From Mangaweka, we picked up the Gorges to Sea Cycleway that runs from Taihape to Himatangi Beach on the west coast. It connected us to the OTT (Ohakune to Taihape) Trail. The OTT Trail is described as “a chance to tackle a few hills across lumpy backcountry farmland.” It did not disappoint in its lumpiness.
What makes a ride a great ride for us has a lot to do with landscape but that’s not the only thing. The condition of the trail or road plays a large role, as does the traffic, or rather, lack thereof, and we deliberately choose routes that we hope have the least number of vehicle using them. But one of the main things that make a great ride are the unknown factors: weather, views and the people we meet along the way.
On this day we had ridden on some beautiful backroads from Mangaweka in a long loop following the Gorges to Sea Cycleway. The gorges we rode alongside and across were beautiful, deep gouges in the earth with clear rivers running along the bottom and lush green forest clinging on the steep slopes.

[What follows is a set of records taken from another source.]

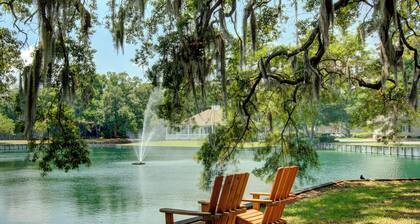 2 Bedroom, beautifully decorated condo, St. Simons Island, heated pool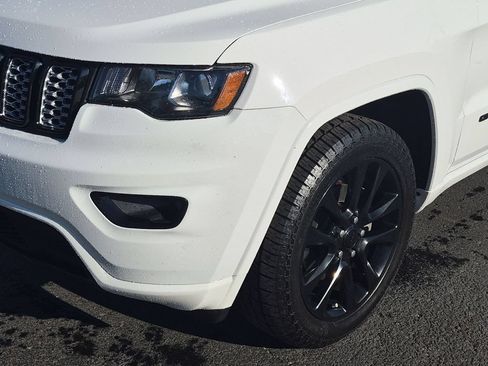 Used 2019 Jeep Grand Cherokee Altitude AWD/4WD image 7
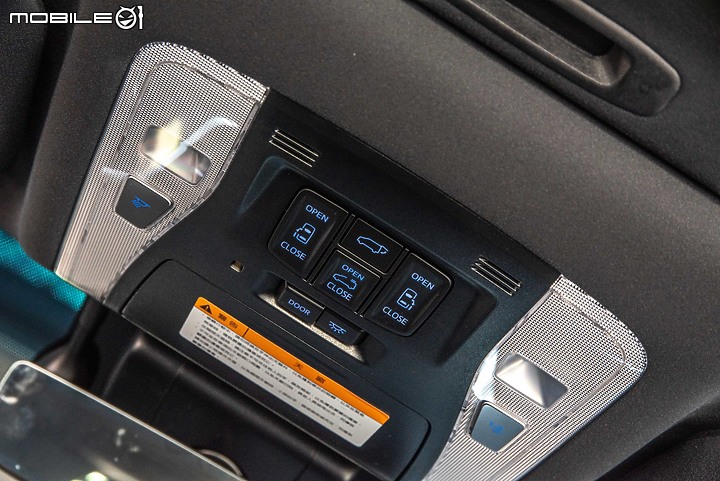 Toyota Alphard 新年式試駕|電子後視鏡加持、表現更臻完美!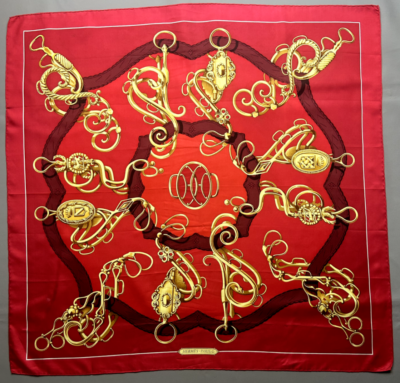 HERMES＊ヴィンテージゴールドアクセサリー柄スカーフ赤 Authentic Vintage Hermès Scarf 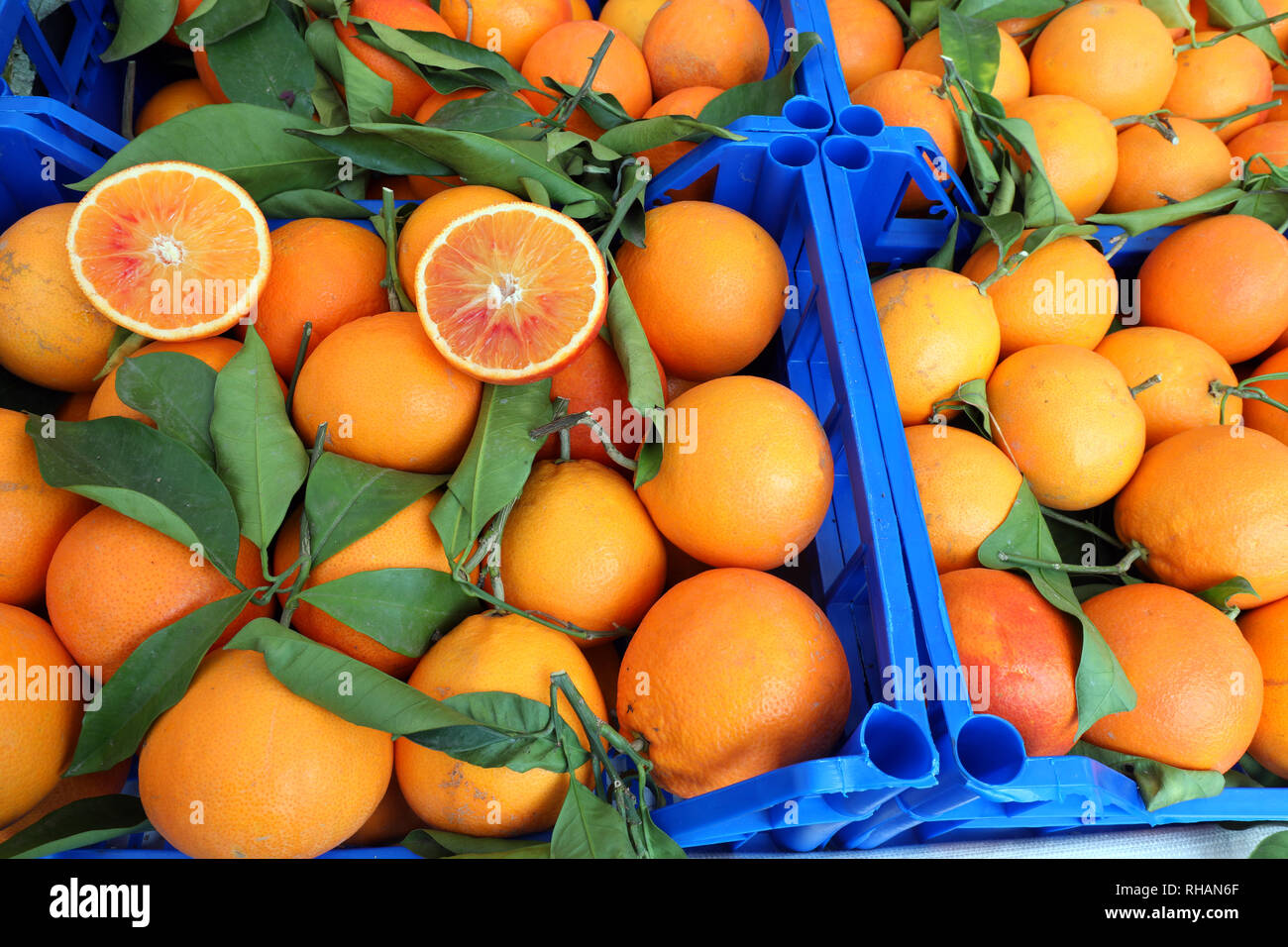 Les oranges bio peel non traités avec des pesticides et greeen part pour la vente dans le magasin d'aliments sains Banque D'Images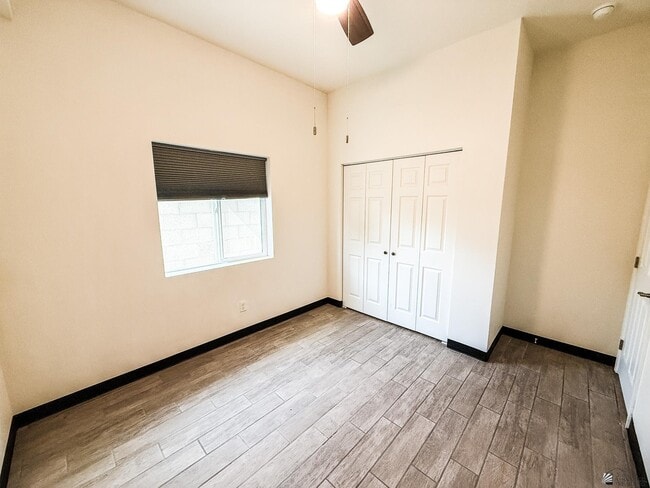Building Photo - 195 N 17th Ave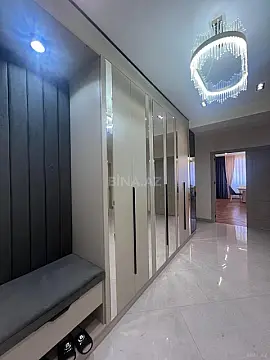 Satılır 3 otaqlı mənzil 108 m²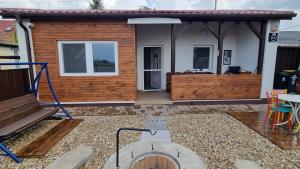 Herní místnost nebo prostor pro děti v ubytování HT Apartman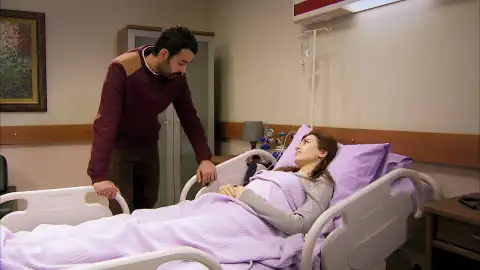 Azad y Devra visitan a Melek en el hospital de la que están locamente enamorados Azad y Devra visitan a Melek en el hospital de la que están locamente enamorados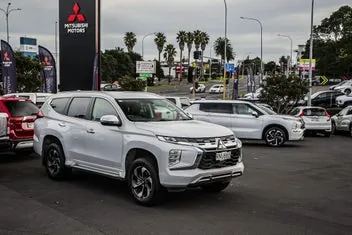 Mitsubishi Pajero Sport 2026 photo 4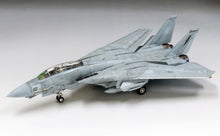 Load image into Gallery viewer, FineMolds 1/72 US Navy F-14A Tomcat Topgun FP36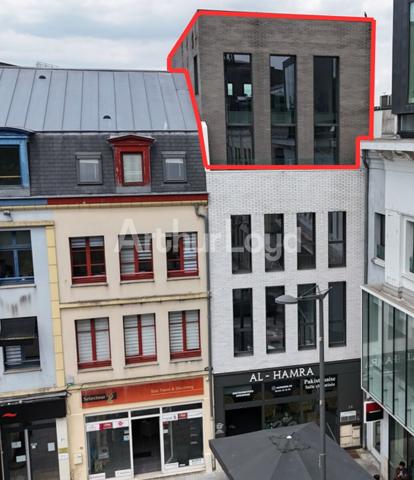 Bureaux à louer à Roubaix centre avec mezzanine et grande luminosité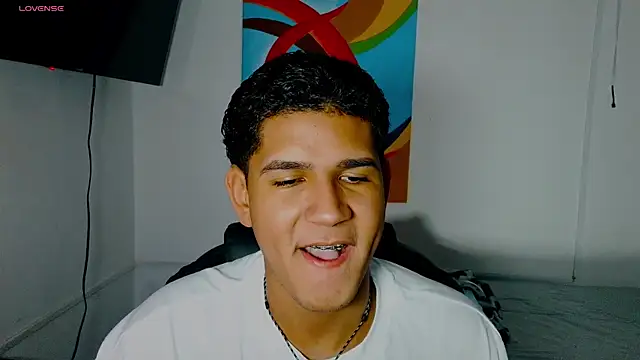 Snapshot of juanacock_1 chatting on 11-21-25, 03:05 juanacock 1 online show from 11-21-25, 03:05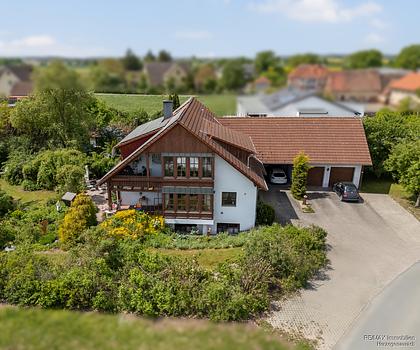 Attraktives Zweifamilienhaus mit Erweiterungspotenzial und idyllischem Garten mit Schwimmteich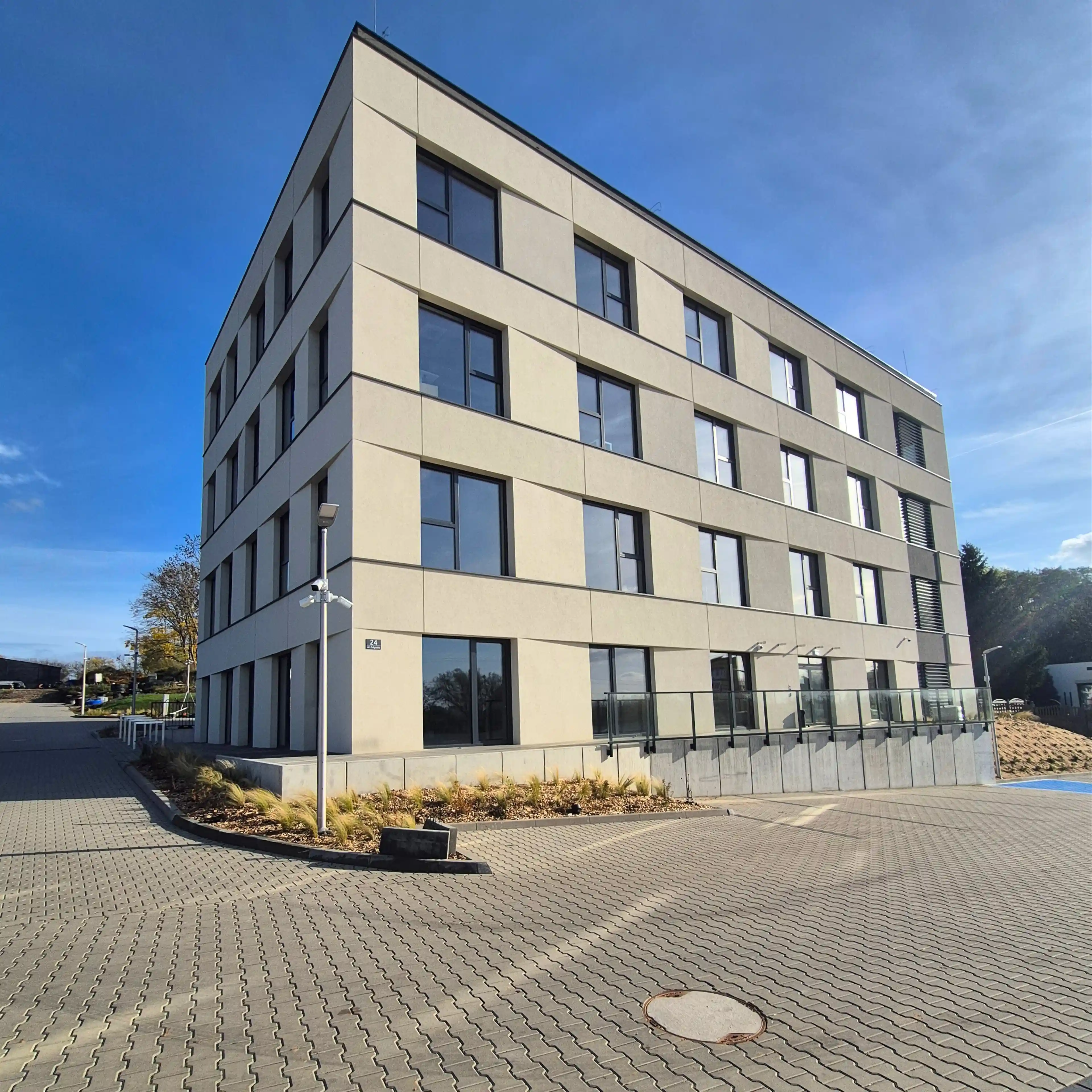 Warta Office, Gdyńska 24, Poznań, Główna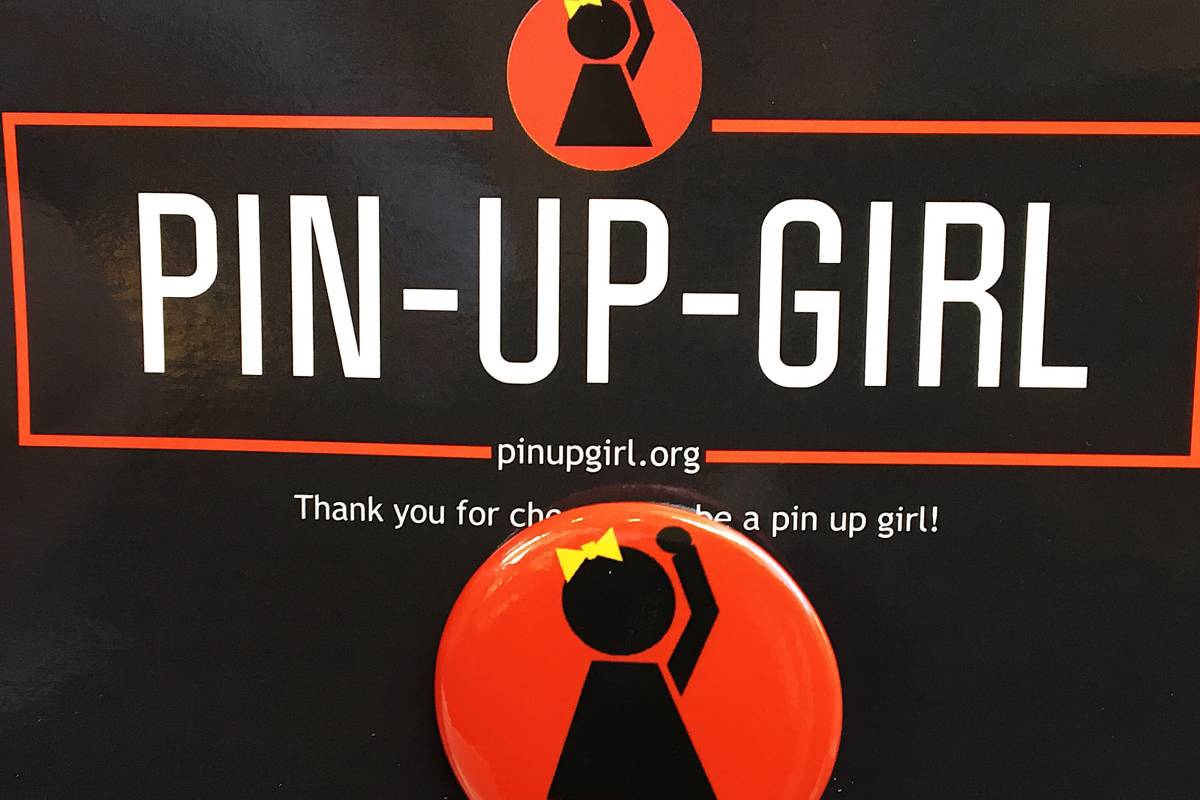 Pin Up Girl Aims to Have Women Support Each Other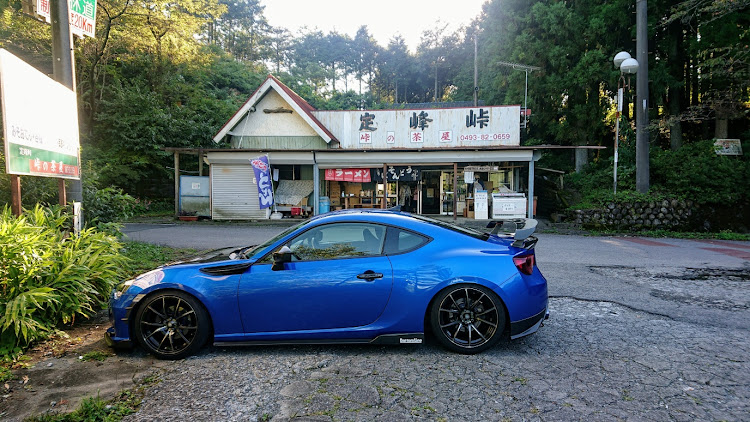 BRZの間瀬峠・定峰峠・チーム赤城・真横・TRDフェンダーフィンに関するカスタム事例の投稿画像3枚目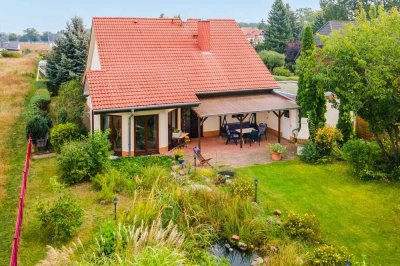 Einfamilienhaus in Storkow - Garagen, Fußbodenheizung, Gästebad mit Dusche, Kamin, Rollladen usw.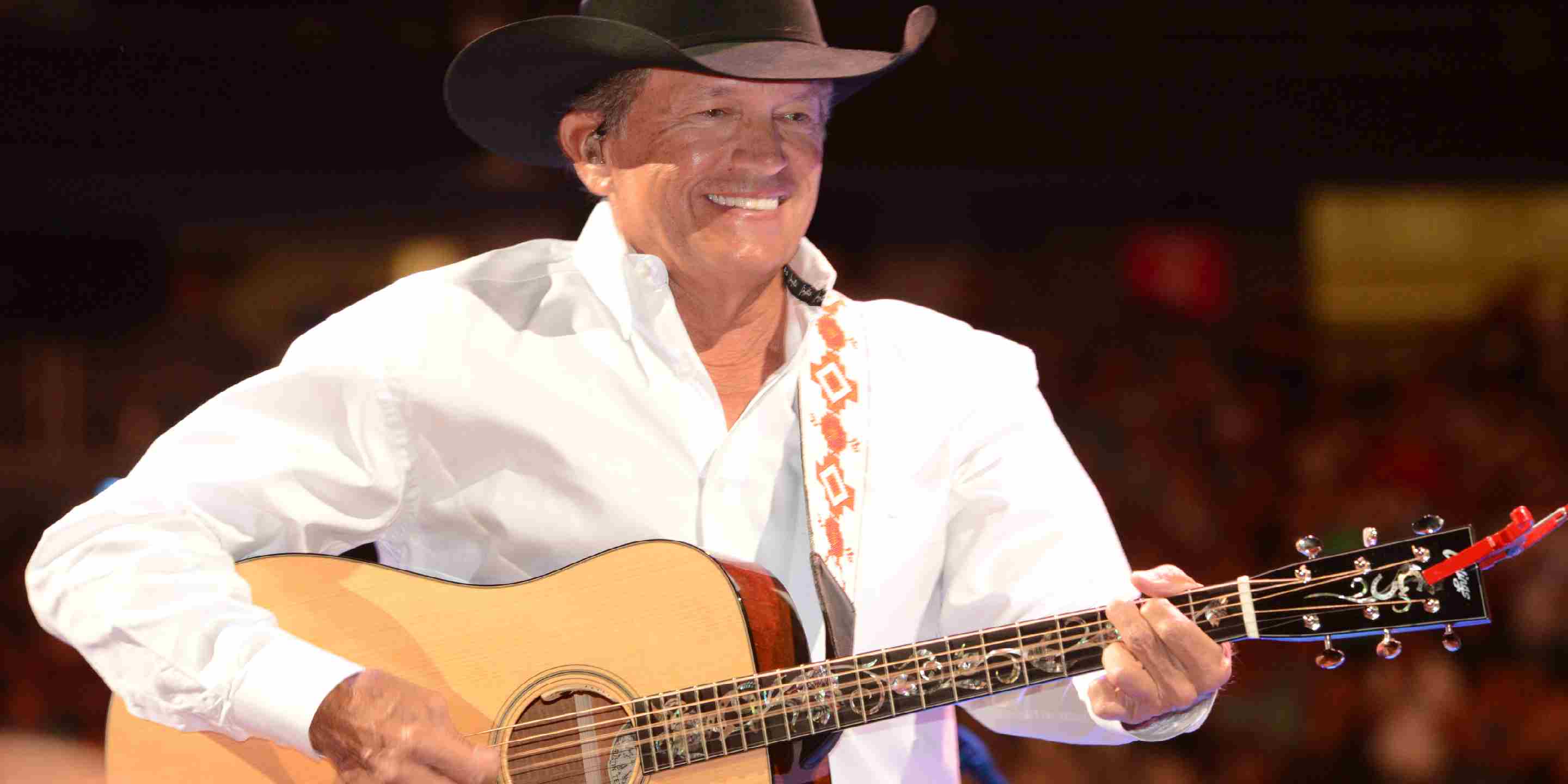 Customer Success Story Honeywell Keeps George Strait Connected at 40,000 Feet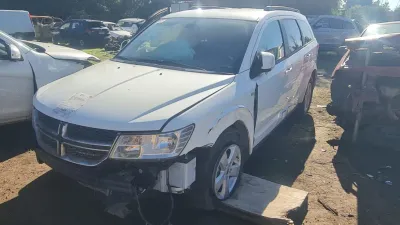 DODGE JOURNEY SE OTTO 2.4 AUT en desarme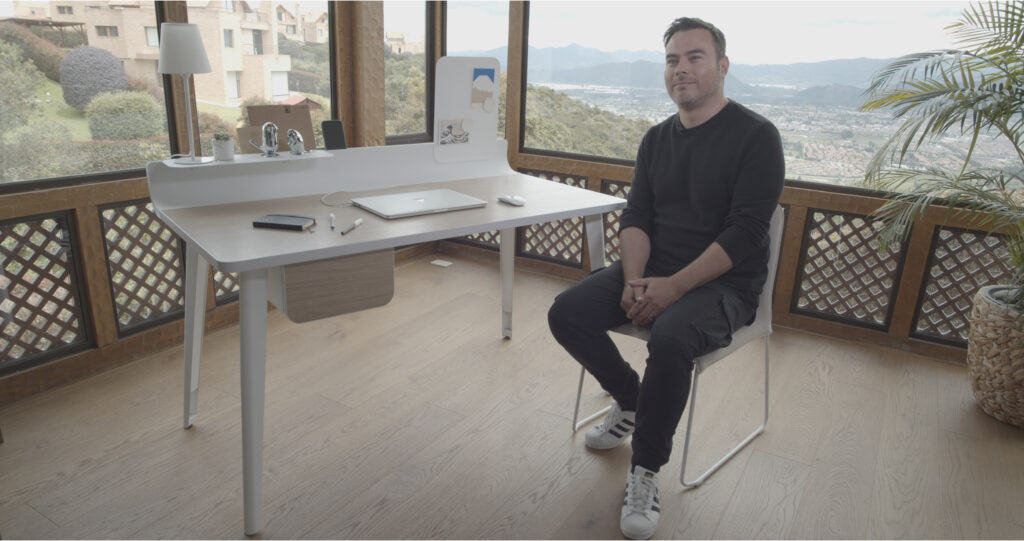 Rodrigo Torres, diseñador del escritorio home office blis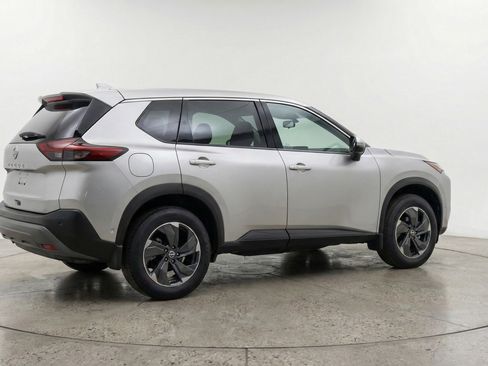 Used 2025 Nissan Rogue SV FWD image 9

A short run along Highway 1 brought us to Taihape where we were able to resupply and have lunch. We met another pair of cyclists heading north on very lightly packed bicycles. They chose to ride the paved highways so we parted ways after lunch as we had little or no interest in cycling along those busy roads.
With fresh supplies in our panniers we rode out of Taihape on the highway to the nearest turnoff to continue on the OTT Trail to Ohakune. The asphalt quickly gave way to gravel and the road continued to climb into the hills of the central North Island on the southern border of Tongariro National Park.
As the road climbed further and higher, and the day wore on, our thoughts turned to where to get water and where to camp for the night. Turning north on the Turakina Valley Road a sign announced we had entered Kowhainui Station and a large group of people sitting around a table under a shed roof waved us in.
They offered us a beer and before long a place to pitch our tent on the grass behind one of the bunk houses. Ricky and Evelyn and their family were in the middle of bringing the ewes and lambs in from the surrounding pastures for shearing, and culling the fat lambs to send to market.
They run about 30,000 ewes and lambs on 1,000 hectares as well as cows and calves. It’s a family run operation and everybody pitches in. The day starts early before sunrise and carries on until dark. In the short time we spent with Ricky and Evelyn’s family we witnessed a little bit of how a sheep station runs. They generously gave us a place to stay and fed us dinner and breakfast. Thanks to Ricky and Evelyn’s hospitality we experienced a great slice of New Zealand life that we’ll treasure for a long time. It made for a great ride.